▸ **What the task requires**
Reproduce verbatim the line containing "HVV Linienschiff auf der Elbe" and every line that follows it through the end of the entries below, omitting all pictures.

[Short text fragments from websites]
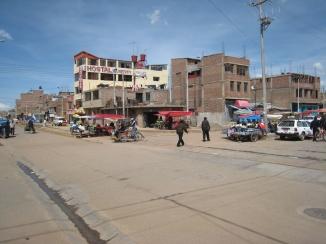 02 Stadtverkehr Puno (es gab wieder Fahrradrikschas)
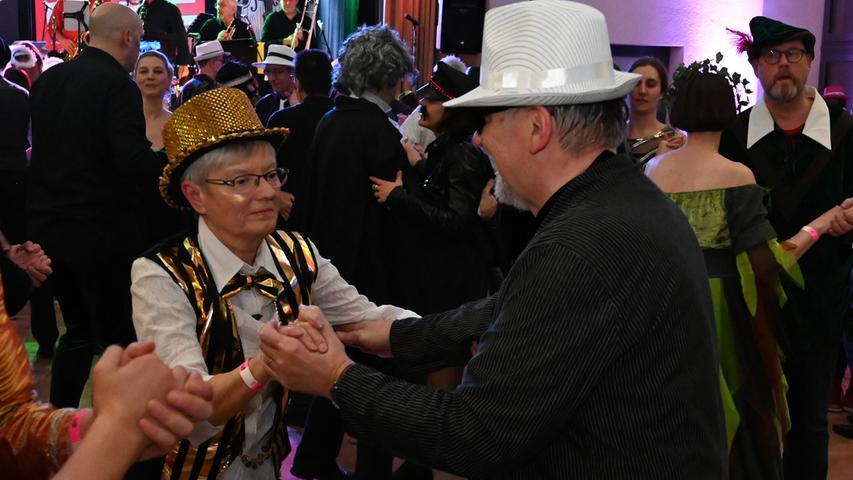 """Das vom Kulturverein Erlangen veranstaltete """"Jazz Band Bällchen"""" ist ein schöner Erfolg gewesen. Die Musik der drei Bands aus der Region hat meist kostümierten Gäste vollauf begeistert..Foto: Klaus-Dieter Schreiter"""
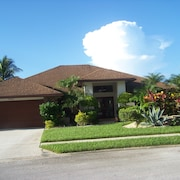 Beautiful Home,4 Bedroom, Heated Pool, Lanai, New Inside and Out, pet Friendly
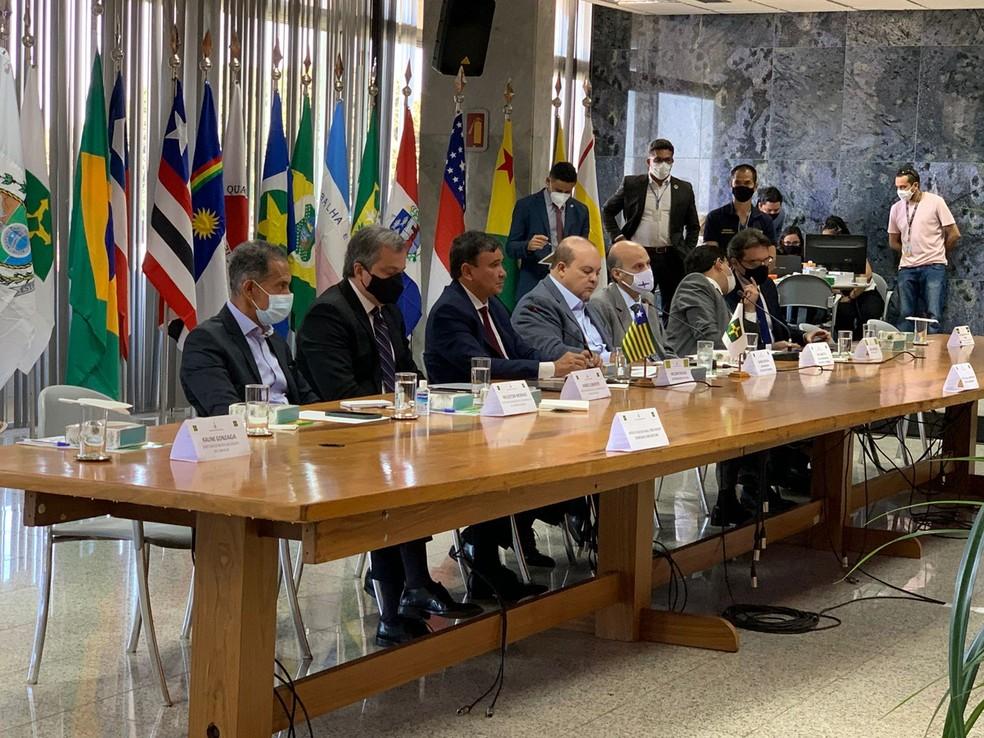 Governadores participam de reunião na manhã de segunda-feira (23) no Palácio dos Buritis, em Brasília — Foto: Alexandre Vieira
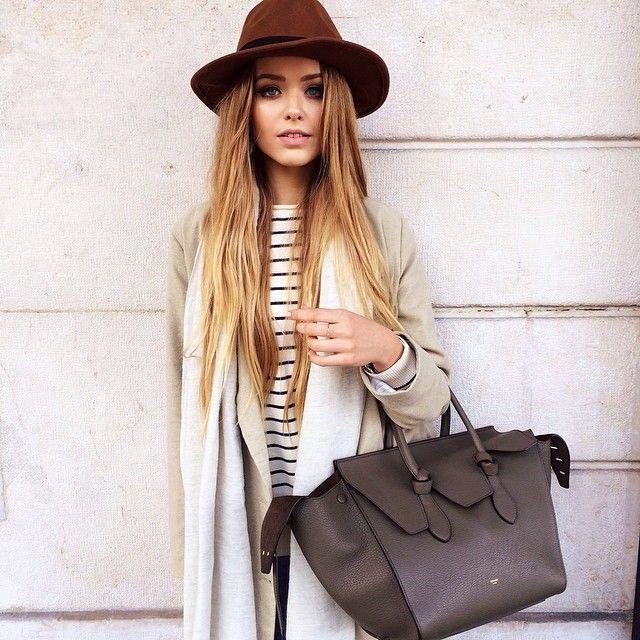 stripes + blazer + oversized tote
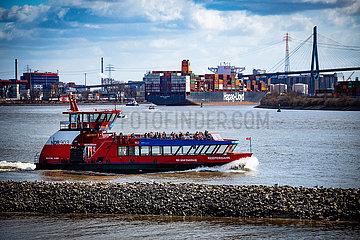 HVV Linienschiff auf der Elbe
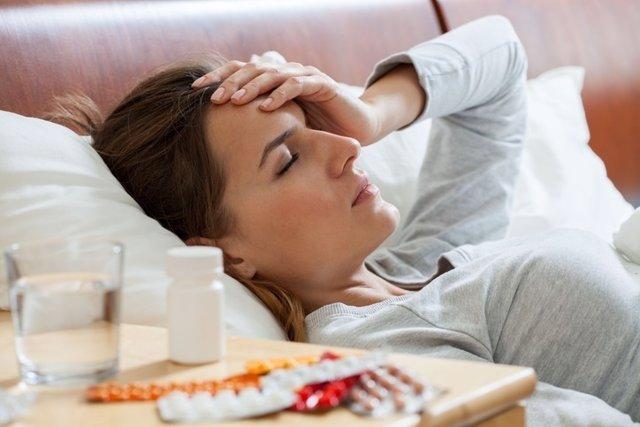 Mujer, migraña, dolor, enfermedad, cama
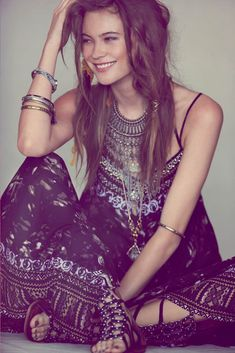 Washed Ashore – Leading model Behati Prinsloo stars in Free People's June e-catalog, 'Washed Ashore' lensed by photographer Anna Palma. The Namibian beauty is styled in a mix of bohemian-inspired warm weather looks with a washed and faded earthy color palette. The e-catalog launches on FreePeople.com begininng June 3. / Hair by Amy Farid, Makeup by Deanna Hagan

▸ **Written reply**
 HVV Linienschiff auf der Elbe
 Mujer, migraña, dolor, enfermedad, cama
 Washed Ashore – Leading model Behati Prinsloo stars in Free People's June e-catalog, 'Washed Ashore' lensed by photographer Anna Palma. The Namibian beauty is styled in a mix of bohemian-inspired warm weather looks with a washed and faded earthy color palette. The e-catalog launches on FreePeople.com begininng June 3. / Hair by Amy Farid, Makeup by Deanna Hagan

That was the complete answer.